Australian Embassy
Lao People's Democratic Republic
Km 4, Thadeua Road, Watnak (P.O. Box 292)

Local writer aims to combine education and entertainment

Khouanfa Siriphone (Jeng)
Bachelor in Creative Industry, Queensland University of Teachnology 2010


“Making your ideas reality is like jumping off a cliff and spreading your wings on the way down; there is only one way to do it – take the plunge”

These are the words of  Mr Khouanfa Siriphone, whose love of creative writing has forged a new style of education in Laos. After being inspired by a quote from British philosopher Alan Watts, “What if money wasn’t an object, what would you love to do? Go do that”, he embarked on his mission to combine education and entertainment for Lao audiences. 

In 2010 Khouanfa received an Australia Awards Scholarship, enabling him to complete a Bachelor Degree in Creative Industries through the Queensland University of Technology, a field of study which isn’t available in Laos.

“There was a chance to study what I loved and feel connected to like-minded people. Creative industries as a whole do not exist systematically in Laos. Creativity is my passion, so I also want to connect with other people who are passionate about creativity. Knowing that there are people like you who can appreciate your creativity all around you makes you feel connected somehow”, he explains.

Khouanfa credits his uncle as his creative and academic inspiration, having also received a prestigious academic award when he was a child. He says this encouraged him to apply for the Australia Awards Scholarship.

In 2012 Khouanfa returned to Laos to start his career. He now refers to himself as an “Edutainer”, combining communication, education and creative writing to teach people about serious topics by engaging them with entertainment.

He says he likes creative writing and entertainment assignments that are based on serious issues encountered in the creative industries.

Currently, Khouanfa is working as a freelancer, helping those in his business circles. He is also the co-founder of an informal startup called STELLA, a project which aims to support youth development in Vientiane Capital in areas such as creative thinking, problem solving, and communication skills.

“I am personally passionate about education, so I use my research skills to undergo a continuous program of self-taught education,” he says.

“I understood entertainment from my course work. Now, I am combining all my acquired skills to launch STELLA with Ms Souphaphone Dangmany. It will employ an “Edutainment” method of teaching as the core to teaching creative thinking, problem solving, and communication skills to youth”.

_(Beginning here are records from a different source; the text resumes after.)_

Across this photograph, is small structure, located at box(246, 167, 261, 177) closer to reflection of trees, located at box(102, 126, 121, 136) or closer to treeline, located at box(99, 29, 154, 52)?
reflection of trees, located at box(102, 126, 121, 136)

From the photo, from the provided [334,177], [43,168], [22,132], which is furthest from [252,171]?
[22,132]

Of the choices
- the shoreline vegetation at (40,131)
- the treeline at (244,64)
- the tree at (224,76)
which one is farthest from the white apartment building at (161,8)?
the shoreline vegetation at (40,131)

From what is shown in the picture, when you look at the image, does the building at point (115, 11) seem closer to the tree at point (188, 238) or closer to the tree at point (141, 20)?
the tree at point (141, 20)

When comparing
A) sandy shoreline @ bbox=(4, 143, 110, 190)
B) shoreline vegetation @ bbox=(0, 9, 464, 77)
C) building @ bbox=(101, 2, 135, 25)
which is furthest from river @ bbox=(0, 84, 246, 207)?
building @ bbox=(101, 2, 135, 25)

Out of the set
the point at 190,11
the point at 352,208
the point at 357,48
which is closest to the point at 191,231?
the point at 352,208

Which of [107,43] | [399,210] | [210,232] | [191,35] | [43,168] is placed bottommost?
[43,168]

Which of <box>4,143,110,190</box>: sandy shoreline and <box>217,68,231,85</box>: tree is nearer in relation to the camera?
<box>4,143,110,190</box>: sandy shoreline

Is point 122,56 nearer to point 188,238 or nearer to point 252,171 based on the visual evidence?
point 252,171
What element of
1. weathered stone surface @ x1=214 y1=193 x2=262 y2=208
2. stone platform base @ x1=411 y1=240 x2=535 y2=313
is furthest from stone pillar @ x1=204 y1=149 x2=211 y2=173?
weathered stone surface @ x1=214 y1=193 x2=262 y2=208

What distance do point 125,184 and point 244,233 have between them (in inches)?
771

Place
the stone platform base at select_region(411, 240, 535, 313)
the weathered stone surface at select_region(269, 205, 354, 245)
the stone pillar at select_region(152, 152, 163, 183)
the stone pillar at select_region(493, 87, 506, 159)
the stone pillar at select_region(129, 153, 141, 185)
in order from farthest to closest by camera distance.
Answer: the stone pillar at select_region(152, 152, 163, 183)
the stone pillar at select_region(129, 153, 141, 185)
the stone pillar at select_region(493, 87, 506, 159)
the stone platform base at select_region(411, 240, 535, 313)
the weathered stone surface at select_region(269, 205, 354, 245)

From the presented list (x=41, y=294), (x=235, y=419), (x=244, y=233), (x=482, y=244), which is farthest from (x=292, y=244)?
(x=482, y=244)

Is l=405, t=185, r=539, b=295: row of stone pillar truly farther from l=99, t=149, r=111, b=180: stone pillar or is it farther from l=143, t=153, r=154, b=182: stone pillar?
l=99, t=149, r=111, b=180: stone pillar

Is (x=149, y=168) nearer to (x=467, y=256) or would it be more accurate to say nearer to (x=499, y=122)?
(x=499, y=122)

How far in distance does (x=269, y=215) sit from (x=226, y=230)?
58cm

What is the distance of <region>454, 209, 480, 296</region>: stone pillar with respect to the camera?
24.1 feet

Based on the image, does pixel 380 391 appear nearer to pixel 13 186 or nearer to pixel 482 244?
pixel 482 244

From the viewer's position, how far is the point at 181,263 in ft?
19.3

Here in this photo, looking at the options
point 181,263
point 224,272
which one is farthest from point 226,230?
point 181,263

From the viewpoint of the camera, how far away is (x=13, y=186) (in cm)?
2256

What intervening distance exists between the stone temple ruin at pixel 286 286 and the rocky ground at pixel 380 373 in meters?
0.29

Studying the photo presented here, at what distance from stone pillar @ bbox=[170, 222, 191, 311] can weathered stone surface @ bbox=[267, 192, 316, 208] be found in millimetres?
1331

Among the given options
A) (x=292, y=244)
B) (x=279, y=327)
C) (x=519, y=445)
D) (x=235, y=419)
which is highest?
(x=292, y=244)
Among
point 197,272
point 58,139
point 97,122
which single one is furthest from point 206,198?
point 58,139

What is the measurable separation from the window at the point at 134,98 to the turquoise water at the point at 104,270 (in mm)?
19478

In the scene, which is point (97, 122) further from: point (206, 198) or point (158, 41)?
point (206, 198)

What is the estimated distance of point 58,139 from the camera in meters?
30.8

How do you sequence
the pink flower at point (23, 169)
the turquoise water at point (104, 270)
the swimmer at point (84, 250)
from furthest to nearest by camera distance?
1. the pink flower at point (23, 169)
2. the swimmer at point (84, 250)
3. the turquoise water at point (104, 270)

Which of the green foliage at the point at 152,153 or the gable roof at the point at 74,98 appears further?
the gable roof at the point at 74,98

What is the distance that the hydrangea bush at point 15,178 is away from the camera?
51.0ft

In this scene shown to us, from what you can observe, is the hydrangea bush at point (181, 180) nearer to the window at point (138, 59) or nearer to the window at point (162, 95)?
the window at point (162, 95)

STELLA provides opportunities for young people in Vientiane to develop their ideas, creative thinking, confidence, communication skills, self-awareness, planning skills, and social inclusiveness. By using movies and board games and modern games to encourage young people to examine the characters’ lives, choices, and how those choices affect others’ thoughts, actions, and feelings, they teach youth about planning and management skills in a fun and interactive way.

“We believe that creativity and imagination are the keys to supporting young people’s performance in other parts of their lives such as their studies, problem solving, and finding ways to work on whatever that they are passionate about”, says Khouanfa.

He believes social entrepreneurship is another potential pillar for solving social issues in Laos, and hopes it will support the establishment of creative industries, offering more opportunities for people in Laos to study different fields.

“Education is the key for so many other development topics to flourish. When we are speaking of education, there are a wide range of human resources, and we need to design a more inclusive academic environment for these people with diverse backgrounds and preferences,” he says.

“This will support their growth, and in turn, support the national and even regional economy in the long run. Every person of talent counts and I see myself supporting the creative subjects’ side of the education sector in the future.”